__About this task__: Leaving out the pictures, transcribe all of the records faithfully.
━━━ Input records
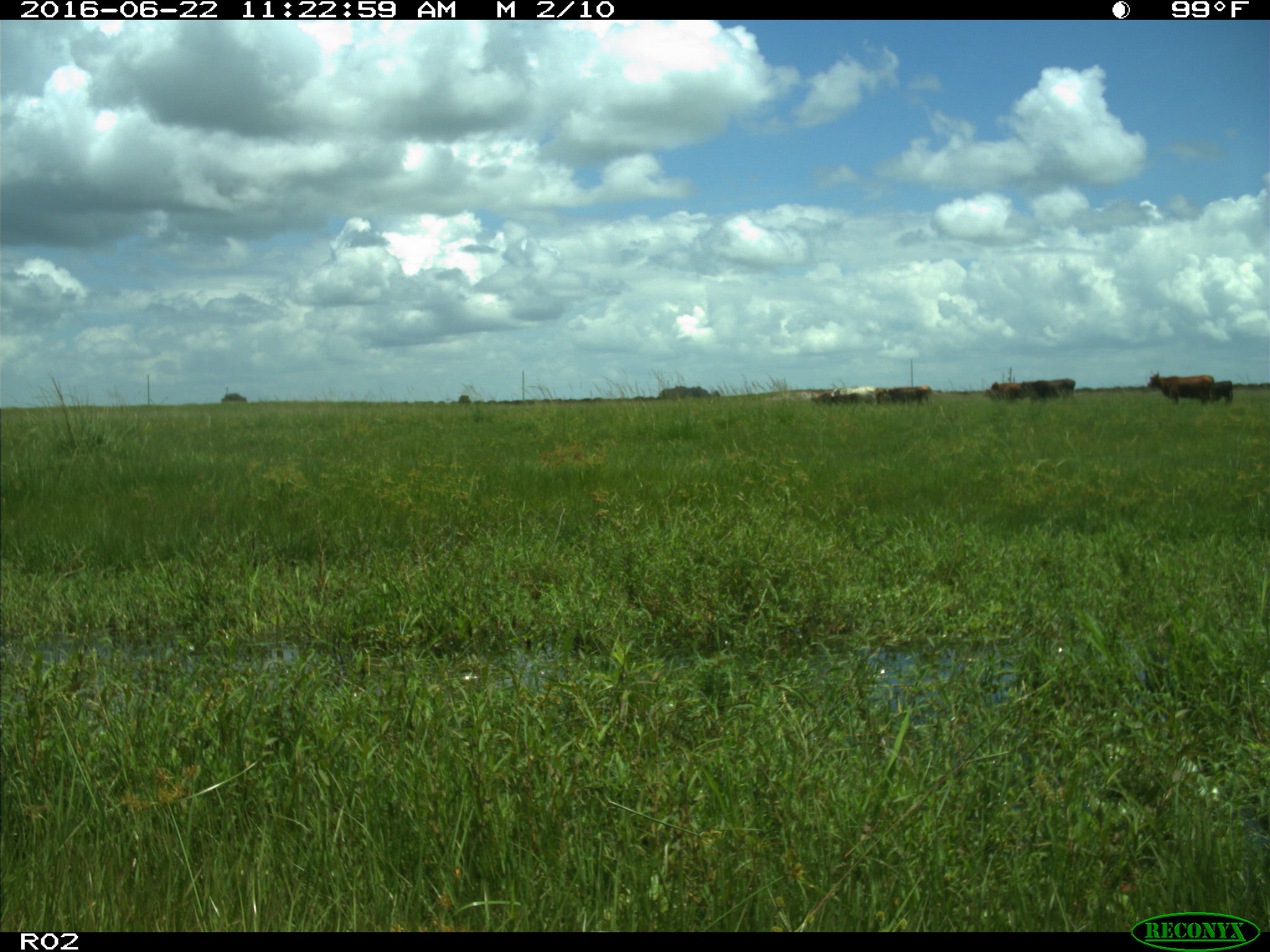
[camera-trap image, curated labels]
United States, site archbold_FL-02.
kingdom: Animalia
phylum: Chordata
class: Mammalia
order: Artiodactyla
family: Bovidae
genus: Bos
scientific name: Bos taurus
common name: domestic cow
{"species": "Bos taurus (domestic cow)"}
━━━━━━
__Result below__:
[camera-trap image, curated labels]
United States, site archbold_FL-02.
kingdom: Animalia
phylum: Chordata
class: Mammalia
order: Artiodactyla
family: Bovidae
genus: Bos
scientific name: Bos taurus
common name: domestic cow
{"species": "Bos taurus (domestic cow)"}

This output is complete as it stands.